Booster’s sister Michelle is stuck in the past, living in Coast City, and finally remembering that the entire place is about to be destroyed by Mongul and the Cyborg Superman. Meanwhile, Booster and Rip Hunter have figured out that the renegade time traveler who tried to kill Hank Henshaw last issue is going to try to stop him from blowing up Coast City, no matter what damage may occur to the timestream. Booster reluctantly goes to stop her — he’d prefer to save Coast City, too — but it may already be too late. And our backup story focuses on Jaime Reyes, the Blue Beetle. The Scarab armor has gone bad and taken Jaime over — it’s planning on doing whatever it can to destroy the world, and only Paco, Brenda, Traci Thirteen, and Peacemaker have a chance to stop him.

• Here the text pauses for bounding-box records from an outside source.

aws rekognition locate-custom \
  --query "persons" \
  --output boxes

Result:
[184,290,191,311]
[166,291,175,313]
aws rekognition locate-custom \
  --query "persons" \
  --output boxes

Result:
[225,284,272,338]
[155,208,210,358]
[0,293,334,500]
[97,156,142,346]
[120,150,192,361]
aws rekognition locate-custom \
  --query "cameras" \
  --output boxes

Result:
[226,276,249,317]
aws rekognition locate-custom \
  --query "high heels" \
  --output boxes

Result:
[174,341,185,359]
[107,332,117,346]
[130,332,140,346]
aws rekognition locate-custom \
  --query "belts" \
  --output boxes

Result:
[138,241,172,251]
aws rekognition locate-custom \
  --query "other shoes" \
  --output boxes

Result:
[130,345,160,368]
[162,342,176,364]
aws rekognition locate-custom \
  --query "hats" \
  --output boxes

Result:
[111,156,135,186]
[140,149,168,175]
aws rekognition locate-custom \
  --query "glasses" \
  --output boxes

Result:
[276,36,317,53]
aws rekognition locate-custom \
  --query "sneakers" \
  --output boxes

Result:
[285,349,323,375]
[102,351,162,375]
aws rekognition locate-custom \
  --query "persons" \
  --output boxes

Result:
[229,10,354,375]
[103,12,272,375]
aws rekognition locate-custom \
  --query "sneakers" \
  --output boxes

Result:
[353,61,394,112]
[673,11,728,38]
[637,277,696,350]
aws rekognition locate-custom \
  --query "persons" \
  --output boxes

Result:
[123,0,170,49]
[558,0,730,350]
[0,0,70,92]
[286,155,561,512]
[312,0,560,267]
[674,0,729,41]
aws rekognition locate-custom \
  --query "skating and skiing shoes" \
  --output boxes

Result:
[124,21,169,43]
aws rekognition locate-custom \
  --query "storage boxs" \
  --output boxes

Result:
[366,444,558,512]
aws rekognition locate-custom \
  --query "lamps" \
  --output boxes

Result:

Verdict: Thumbs up. The Booster story is fine, but I wanna talk about the Blue Beetle backup story. It ends well, of course — except that this is the final Blue Beetle backup story in the “Booster Gold” comic. This is rotten news — I’ve enjoyed most of the Booster stories, but the fact remains that the stories about Jaime, his friends, and family have generally been of higher quality. Jaime deserves a place in the DCU outside of occasional guest appearances or in the spectacularly awful “Teen Titans” comic. Hopefully, someone at DC will get smart and give him back a regular ongoing title again.

Marvel Adventures: Super Heroes #20

It’s the current crop of Avengers — Captain America, the Vision, Iron Man, the Invisible Woman, Thor, Black Widow, and Nova — against Diablo, an immortal alchemist. Diablo beats Iron Man like a drum while the rest of the team is running around New York trying to locate them — and they’re being attacked by gigantic fire and stone elementals. Will the team be able to save Iron Man, stop Diablo, and discover who has been causing emotional freakouts all over the world?

Verdict: I’ll give it a thumbs up. Nothing entirely outstanding, but there was nothing seriously wrong with it either. There are a few really nice character moments in here, and Diablo makes a very threatening villain.